Stated task:
Reproduce part of the earnings call transcript verbatim: begin at "I mean, what" and stop after "the new states.".

Supplied passage:
━━━━━━━━

Analyst · Morgan Stanley.

And I appreciate all the detail there. And I think the [525] split for the new launches next year is particularly useful to give us the like-for-like comparison. But just on the Q4, are you able to -- are you not able to give us a quantification of the investment for Maryland and Ohio, the cost shift Reignmakers to get just an idea. You've obviously beaten quite decent in Q3 and not much has been passed on to the full year guide in terms of EBITDA. So just trying to think about what the underlying dynamic looks like there?

Jason Park

Analyst · Morgan Stanley.

I mean, what I do is I think you can flow through the revenue decline and that the revenue sort of a slightly lower revenue outlook in Q4 to the Q4 EBITDA. And you can basically say the rest due to the new states.

Operator

Operator

Our next question comes from Jason Bazinet with Citi.

Jason Bazinet

Analyst · Citi.

I just had a quick question on, I think, are pretty significant share gains that you've had across a number of states. And I was just wondering if you can confirm that, that's true. And then B, is that sort of tethered to the lower promotional activity that's going on? Or would you pin that on some of the enhancements that you've made?

Jason Robins

Analyst · Citi.

Thank you. Yes, we did see a nice share increase to start NFL. We typically do very well in NFL relative to other sports. So there's a little bit of seasonality in there. But if I had to point to it, I would say the two things you touched on are the biggest drivers, the product enhancements, which have been substantial. We shipped a lot of stuff right before NFL. And I think that created some real interesting points of differentiation as well as closed all material competitive gaps. And then secondly is the lower sort of promotion, which is a larger story, really. It's a subset of the more rational competitive environment we're seeing this year versus last year was truly night and day. As far as the competitive environment and the rationality behind it, there was still certainly some aggressive investments by some of our competitors, but nothing that was, I think, out of the ordinary. And I think certainly, the change in that promotion environment as well as in the external marketing spend of some of the competitors helped us gain some share as well. But if I had to, like I said, point to anything, I'd say it's the product enhancements that we made, probably number one. Number two would be the more rationalizing competitive environment. And then number three would be that this is seasonally typically a better time of year for us, given our strength in NFL.

Operator

Operator

Our next question comes from Jed Kelly with Oppenheimer.

Jed Kelly

Analyst · Oppenheimer.

Great. Just circling back on MUPs. Given your, I guess, the higher hold, did you see elevated churn in September and October? And I think, Jason, you mentioned MUPs grew 27% in September. Can you give us the October growth rate? And then just a follow-up question. Just on Amazon, Jason, you mentioned strong customer engagement. Can you sort of speak to some of the metrics you're seeing around engagement with the Amazon Thursday Night Football deal?

Jason Robins

Analyst · Oppenheimer.

━━━━━━━━

Extracted records:
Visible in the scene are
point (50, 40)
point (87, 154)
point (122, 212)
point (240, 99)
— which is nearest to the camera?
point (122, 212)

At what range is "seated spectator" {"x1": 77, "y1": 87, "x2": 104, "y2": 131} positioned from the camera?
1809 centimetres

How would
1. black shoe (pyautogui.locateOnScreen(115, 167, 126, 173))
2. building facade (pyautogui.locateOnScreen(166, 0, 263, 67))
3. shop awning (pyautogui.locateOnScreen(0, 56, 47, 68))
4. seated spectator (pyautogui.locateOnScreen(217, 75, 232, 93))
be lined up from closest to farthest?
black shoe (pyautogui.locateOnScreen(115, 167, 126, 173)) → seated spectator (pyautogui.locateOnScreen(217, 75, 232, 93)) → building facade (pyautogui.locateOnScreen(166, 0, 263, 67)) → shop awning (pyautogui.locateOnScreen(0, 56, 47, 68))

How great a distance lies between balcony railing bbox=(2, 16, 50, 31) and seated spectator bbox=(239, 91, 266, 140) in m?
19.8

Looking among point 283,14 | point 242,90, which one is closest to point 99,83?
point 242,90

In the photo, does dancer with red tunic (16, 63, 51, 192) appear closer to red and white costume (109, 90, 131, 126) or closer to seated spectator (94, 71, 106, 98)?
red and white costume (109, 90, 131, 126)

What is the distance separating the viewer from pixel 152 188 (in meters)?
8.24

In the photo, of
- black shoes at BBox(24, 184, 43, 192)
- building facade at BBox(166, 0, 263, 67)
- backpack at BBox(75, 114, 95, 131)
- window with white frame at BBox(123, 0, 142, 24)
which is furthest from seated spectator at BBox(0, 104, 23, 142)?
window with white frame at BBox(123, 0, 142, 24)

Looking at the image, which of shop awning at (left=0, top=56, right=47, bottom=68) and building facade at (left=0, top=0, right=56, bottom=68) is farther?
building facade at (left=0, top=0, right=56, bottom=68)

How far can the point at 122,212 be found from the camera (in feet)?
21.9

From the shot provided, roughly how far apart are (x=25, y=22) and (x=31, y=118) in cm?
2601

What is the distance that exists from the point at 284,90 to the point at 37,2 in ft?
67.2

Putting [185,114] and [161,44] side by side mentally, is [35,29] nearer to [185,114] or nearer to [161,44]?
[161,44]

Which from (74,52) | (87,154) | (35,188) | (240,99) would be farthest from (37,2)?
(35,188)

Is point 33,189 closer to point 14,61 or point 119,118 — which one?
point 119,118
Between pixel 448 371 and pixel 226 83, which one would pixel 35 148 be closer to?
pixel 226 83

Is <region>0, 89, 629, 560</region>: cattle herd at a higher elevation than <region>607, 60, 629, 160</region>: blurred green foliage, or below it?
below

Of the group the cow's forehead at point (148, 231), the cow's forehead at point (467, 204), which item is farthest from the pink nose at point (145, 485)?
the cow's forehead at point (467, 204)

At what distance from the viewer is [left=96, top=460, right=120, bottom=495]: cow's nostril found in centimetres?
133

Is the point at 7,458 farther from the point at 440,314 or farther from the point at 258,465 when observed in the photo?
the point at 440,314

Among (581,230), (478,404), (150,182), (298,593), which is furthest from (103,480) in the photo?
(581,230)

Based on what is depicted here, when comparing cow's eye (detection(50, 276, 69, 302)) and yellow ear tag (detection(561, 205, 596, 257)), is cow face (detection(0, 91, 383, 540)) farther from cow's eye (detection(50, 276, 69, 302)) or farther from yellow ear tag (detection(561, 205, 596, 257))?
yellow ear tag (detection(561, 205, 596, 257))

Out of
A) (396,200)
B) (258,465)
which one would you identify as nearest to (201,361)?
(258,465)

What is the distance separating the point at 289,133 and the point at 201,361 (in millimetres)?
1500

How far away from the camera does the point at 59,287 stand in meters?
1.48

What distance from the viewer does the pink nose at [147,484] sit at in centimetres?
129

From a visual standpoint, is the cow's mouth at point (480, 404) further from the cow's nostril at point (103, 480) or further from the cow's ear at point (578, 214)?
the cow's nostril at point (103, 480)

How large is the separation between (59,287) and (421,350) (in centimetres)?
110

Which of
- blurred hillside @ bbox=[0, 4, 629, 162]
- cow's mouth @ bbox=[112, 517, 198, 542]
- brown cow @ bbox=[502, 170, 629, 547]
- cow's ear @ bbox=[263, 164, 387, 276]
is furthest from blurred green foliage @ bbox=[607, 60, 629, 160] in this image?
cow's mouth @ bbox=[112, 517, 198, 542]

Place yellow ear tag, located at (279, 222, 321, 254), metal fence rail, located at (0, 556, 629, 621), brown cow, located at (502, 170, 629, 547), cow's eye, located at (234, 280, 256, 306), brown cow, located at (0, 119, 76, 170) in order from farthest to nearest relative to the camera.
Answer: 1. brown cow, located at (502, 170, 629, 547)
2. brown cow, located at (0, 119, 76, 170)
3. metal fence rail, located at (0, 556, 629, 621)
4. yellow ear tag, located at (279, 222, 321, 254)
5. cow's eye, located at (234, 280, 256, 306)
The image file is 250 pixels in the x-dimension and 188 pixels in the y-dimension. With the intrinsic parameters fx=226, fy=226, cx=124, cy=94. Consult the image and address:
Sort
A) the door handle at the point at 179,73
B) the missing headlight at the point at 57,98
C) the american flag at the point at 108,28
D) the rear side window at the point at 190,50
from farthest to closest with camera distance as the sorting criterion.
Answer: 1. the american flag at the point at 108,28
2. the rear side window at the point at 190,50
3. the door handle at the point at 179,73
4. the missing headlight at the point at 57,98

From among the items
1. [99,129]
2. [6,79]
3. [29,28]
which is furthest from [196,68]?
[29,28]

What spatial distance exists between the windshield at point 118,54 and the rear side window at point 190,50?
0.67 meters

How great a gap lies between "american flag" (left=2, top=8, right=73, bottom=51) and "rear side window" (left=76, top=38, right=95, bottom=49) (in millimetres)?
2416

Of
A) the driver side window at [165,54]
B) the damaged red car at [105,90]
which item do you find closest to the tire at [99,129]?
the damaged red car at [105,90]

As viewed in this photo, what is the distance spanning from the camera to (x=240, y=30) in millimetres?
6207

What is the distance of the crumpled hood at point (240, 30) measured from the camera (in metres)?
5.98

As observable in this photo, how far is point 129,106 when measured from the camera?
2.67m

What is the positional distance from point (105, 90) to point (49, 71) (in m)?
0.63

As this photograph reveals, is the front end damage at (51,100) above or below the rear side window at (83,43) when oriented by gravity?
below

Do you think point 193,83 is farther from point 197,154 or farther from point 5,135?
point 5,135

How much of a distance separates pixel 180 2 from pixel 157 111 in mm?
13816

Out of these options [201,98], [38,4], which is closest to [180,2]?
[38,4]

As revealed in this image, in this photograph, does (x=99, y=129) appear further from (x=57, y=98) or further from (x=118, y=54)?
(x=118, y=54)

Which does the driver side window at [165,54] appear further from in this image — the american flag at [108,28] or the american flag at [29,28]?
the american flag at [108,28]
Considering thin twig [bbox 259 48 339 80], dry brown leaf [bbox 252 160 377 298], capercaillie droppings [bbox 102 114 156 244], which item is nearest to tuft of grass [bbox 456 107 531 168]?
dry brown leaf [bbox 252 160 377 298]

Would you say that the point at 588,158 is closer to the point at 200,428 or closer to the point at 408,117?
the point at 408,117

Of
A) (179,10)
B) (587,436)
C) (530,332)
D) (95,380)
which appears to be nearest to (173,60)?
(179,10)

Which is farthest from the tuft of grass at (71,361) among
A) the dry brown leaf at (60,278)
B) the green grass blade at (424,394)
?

━━━━━━━━

Solution below:
I mean, what I do is I think you can flow through the revenue decline and that the revenue sort of a slightly lower revenue outlook in Q4 to the Q4 EBITDA. And you can basically say the rest due to the new states.